2. Asymmetry
不均斉
fukinsei
不均斉
fukinsei
Xia Gui (1195-1224). Untitled album leaf. |
Both Chinese landscape painting and Japanese gardens avoid
symmetrical organisation in a composition, it is one of the major differences
between the approach to representation between Western and East Asian art. Symmetry
in Asian art is seen as evoking a balance of elements in which there is no
possibility of flow or movement of ch’i, 気 (ki
in Japanese). Ch’i in this sense
refers to vital energy as an essence of all life, a primordial force that
powers the universe, it is generated by the interaction of the opposing, yet
mutually dependent, qualities of yin 陰 and yang 陽 (Jp. in/yo). In Eastern thought because the one contains the seed of the
other, yin is constantly moving
towards yang; the one gives birth to
the other in a constant state of transformation. The duality is only apparent,
as the two qualities are in fact indivisible from each other. Hence the notion
of a stable balance of two forces leads in the Eastern view to a state of
stagnation, or a moribund state that is essentially ‘lifeless’.
It takes
just a cursory glance at a Chinese landscape painting to grasp that the organisation of a composition is asymmetrical, and likewise a glimpse of a
Japanese garden shows that here too there is no concern to construct a
composition using symmetry. The Japanese garden is an attempt to present Nature
as an essence, and if one looks at natural scenery it is also immediately
obvious that symmetry is not directly expressed in Nature.

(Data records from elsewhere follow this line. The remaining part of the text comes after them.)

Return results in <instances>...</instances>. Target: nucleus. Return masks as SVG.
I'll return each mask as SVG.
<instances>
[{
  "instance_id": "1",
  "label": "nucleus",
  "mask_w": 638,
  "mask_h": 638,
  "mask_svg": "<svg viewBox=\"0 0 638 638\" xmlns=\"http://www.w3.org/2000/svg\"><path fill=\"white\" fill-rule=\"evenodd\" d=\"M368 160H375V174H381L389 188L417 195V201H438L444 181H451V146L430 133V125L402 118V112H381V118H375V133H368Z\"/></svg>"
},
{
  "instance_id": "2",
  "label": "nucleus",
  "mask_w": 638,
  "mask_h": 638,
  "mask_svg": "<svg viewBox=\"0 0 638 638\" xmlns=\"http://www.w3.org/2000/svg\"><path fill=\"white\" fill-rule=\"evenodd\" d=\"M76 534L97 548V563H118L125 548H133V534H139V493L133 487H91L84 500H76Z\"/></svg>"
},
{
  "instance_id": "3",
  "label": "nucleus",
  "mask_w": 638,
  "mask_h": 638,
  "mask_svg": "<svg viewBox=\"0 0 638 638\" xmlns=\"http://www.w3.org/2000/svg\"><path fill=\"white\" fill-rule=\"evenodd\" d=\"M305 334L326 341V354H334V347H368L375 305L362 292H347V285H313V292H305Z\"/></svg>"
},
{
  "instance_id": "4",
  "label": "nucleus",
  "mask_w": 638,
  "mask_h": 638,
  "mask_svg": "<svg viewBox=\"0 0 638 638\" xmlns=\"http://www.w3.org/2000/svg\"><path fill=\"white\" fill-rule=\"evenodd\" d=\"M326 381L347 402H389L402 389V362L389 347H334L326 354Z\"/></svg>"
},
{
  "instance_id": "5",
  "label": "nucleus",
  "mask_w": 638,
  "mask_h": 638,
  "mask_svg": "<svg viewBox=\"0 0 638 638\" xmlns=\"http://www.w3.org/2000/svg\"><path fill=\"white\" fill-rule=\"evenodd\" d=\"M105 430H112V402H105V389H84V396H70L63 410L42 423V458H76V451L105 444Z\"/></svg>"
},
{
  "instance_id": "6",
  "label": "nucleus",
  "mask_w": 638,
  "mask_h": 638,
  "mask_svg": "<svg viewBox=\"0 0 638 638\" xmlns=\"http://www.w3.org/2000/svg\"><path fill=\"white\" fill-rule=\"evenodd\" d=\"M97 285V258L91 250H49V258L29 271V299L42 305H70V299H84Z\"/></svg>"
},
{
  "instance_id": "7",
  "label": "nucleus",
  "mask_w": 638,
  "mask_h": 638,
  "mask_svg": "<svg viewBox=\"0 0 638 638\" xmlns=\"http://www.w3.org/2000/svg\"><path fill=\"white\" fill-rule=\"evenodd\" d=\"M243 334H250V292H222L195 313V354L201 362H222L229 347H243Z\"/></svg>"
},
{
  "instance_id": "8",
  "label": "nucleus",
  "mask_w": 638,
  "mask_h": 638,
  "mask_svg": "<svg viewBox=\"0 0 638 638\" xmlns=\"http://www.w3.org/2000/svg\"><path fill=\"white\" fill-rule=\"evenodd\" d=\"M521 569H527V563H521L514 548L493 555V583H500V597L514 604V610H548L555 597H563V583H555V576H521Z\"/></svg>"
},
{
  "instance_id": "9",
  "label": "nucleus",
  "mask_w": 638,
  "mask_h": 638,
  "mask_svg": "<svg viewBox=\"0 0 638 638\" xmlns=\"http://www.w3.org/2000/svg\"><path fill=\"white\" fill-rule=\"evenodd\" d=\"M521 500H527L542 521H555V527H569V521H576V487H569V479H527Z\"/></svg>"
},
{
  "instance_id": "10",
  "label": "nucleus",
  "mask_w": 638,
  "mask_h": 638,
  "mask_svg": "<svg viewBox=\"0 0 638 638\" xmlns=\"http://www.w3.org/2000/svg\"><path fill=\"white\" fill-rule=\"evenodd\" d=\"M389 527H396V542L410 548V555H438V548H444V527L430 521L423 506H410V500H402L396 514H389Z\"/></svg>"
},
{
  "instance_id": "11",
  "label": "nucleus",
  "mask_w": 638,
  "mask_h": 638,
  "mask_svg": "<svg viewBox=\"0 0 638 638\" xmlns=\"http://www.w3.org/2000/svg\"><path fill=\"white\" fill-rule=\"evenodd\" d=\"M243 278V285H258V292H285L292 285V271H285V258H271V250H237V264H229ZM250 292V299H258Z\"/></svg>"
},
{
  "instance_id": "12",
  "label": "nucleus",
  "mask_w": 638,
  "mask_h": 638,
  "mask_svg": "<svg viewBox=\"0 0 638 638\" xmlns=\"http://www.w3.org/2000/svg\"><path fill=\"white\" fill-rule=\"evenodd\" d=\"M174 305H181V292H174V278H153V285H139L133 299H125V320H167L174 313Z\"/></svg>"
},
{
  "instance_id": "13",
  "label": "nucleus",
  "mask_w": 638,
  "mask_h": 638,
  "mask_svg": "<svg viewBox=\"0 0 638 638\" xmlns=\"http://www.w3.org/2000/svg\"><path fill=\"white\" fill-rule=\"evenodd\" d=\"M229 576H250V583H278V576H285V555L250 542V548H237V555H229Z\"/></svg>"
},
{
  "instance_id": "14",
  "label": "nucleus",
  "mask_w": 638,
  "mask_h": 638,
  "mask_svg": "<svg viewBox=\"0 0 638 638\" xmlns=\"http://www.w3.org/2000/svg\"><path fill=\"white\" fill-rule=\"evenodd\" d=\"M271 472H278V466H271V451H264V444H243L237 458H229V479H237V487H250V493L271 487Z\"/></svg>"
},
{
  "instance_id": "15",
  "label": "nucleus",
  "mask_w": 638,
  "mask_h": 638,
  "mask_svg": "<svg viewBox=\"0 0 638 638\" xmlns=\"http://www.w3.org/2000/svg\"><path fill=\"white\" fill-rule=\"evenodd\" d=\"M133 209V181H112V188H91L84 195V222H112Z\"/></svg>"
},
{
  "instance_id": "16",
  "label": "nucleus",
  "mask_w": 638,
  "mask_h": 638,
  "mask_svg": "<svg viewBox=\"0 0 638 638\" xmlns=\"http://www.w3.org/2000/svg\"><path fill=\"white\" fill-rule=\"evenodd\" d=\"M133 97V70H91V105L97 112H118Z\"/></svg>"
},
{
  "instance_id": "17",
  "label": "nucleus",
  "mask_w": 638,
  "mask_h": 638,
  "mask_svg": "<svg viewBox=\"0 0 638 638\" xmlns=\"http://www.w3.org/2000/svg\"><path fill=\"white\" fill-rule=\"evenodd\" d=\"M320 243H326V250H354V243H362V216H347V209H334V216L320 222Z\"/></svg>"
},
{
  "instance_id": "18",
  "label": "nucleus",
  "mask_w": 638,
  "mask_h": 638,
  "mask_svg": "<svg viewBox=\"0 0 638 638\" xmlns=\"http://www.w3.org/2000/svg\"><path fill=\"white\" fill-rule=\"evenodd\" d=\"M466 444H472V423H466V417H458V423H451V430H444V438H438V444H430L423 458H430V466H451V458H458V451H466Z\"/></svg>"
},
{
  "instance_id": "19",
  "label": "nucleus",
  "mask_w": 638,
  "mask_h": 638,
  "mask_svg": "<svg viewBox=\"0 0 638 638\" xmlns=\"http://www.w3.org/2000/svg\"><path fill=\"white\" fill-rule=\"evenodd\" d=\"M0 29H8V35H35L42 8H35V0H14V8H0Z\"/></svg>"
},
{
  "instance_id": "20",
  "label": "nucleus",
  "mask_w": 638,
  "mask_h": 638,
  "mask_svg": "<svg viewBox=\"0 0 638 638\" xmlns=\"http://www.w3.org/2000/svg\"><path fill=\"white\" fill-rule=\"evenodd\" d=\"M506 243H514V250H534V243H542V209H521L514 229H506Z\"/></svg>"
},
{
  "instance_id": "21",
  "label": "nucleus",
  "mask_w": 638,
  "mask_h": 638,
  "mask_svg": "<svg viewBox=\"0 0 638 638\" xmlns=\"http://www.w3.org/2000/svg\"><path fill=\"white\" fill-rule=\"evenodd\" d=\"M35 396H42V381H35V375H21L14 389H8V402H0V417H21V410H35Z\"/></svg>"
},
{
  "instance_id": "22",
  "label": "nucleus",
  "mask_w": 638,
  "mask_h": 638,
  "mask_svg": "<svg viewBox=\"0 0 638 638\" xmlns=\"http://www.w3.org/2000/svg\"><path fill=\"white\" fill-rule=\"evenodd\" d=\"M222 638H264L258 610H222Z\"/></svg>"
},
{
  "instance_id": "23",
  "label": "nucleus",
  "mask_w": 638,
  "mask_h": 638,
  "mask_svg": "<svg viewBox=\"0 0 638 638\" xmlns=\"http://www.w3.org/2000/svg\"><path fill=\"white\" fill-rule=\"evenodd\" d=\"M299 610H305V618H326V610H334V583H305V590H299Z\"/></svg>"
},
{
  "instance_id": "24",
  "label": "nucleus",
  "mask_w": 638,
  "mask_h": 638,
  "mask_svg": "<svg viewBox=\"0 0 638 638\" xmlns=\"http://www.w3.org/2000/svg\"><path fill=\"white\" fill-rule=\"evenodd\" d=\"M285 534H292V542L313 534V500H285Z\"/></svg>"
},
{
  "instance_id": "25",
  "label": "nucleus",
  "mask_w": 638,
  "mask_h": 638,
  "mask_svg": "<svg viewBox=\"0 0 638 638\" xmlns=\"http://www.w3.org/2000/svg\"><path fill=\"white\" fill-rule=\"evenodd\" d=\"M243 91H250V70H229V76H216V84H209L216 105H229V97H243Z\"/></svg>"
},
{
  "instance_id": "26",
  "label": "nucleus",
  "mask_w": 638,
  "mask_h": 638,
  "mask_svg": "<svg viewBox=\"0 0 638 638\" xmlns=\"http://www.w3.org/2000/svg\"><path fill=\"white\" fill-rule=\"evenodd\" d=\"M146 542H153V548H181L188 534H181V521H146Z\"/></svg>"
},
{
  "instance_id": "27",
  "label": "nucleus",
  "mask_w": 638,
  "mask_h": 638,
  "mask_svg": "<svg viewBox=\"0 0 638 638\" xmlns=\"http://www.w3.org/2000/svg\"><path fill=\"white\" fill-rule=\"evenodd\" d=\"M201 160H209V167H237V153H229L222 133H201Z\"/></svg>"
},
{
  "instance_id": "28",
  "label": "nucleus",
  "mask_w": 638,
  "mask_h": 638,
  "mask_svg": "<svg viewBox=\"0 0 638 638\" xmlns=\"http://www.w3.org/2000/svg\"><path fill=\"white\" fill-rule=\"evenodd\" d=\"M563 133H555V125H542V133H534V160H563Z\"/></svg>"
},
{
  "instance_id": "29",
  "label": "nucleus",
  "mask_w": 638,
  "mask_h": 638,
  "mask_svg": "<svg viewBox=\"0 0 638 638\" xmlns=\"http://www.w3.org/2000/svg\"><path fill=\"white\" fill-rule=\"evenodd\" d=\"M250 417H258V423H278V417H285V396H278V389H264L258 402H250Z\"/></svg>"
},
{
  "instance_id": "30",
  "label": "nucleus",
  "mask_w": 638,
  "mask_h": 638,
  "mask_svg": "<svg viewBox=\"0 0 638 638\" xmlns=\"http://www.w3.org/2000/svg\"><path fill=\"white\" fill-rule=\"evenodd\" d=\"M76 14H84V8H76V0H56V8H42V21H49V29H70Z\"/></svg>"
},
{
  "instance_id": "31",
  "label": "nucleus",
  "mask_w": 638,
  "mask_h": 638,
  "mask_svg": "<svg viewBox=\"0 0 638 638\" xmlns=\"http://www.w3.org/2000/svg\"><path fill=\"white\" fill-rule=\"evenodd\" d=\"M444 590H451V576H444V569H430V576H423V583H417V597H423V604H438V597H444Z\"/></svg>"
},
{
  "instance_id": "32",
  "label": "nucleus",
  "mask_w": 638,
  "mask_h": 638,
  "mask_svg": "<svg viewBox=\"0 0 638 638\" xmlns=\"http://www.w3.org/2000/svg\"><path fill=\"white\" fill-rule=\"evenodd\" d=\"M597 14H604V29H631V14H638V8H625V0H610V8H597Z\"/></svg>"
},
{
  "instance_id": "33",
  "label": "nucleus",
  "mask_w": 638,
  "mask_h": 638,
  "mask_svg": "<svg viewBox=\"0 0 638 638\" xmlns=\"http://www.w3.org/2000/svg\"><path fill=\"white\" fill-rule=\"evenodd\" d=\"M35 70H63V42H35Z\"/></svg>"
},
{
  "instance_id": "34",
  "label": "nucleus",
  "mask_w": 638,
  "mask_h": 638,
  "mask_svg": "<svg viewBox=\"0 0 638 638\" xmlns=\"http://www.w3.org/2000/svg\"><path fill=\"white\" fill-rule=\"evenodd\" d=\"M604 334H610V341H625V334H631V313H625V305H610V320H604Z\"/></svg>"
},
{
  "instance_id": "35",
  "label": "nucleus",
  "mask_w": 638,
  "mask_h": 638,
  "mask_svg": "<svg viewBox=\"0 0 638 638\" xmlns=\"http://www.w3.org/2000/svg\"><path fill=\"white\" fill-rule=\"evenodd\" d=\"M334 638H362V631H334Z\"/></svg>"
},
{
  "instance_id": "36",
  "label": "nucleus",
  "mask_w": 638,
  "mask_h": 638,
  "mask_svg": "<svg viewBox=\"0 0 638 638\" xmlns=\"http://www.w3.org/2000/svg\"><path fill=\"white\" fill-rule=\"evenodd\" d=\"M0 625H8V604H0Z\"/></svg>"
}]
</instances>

Asymmetry is not the same as a random assemblage of
elements, in both Chinese painting and the Japanese garden there is order,
carefully contrived yet to a certain extent hidden from view. It is quite
common in the practice of creating a garden in Japan for the garden creator to
strive to ‘hid the hand of man’. That is to cloak the composition in a veneer
of ‘naturalness’, whist yet remaining
very much a work of man’s hand. The garden just as much as is a painting, is a
work conceived and executed by an artist. His or her experience of Nature is
filtered through their creative sensibility so finding individual expression
through the medium of a traditional cultural form.
Asymmetry allows a greater degree of involvement by the
viewer as the sight lines and perspectival framework is not rigidly imposed.
The eye of the viewer has a freedom to move as it wishes, finding areas of
interest as it travels around the scenery being presented. In a Chinese
painting it is an immersive journey that the viewer makes in allowing his eyes
to travel about the picture plane. This is also true in the garden context,
where the viewer will deconstruct the garden before him, and then reconstruct
the garden as an interiorised experience. Symmetry and the Western sense of
perspective tend to exclude the viewer, setting the viewer outside of the
composition as someone who looks in from the ‘outside’. The contrary is true in
a landscape painting or Japanese garden where the viewer is central to the
whole process of perception and recognition. In both paintings and gardens the
intention is to take the viewer beyond the apparent reality of the scene being
presented in front of him. To search for and find an essence that draws the
viewer and viewed into a harmonious entity, where there is no longer a duality
of perception. In this sense the painting or garden creates the viewer, as much
as the viewer creates the painting or garden.
“One should not take outward beauty for reality. He who does
not understand this mystery will not obtain the truth.”
Ching Hao, Sung dynasty painter 10th C
In further blog posts in this series I will be looking at
triadic composition and the techniques of perspective used by the painters, and
find correspondences in the Japanese garden tradition.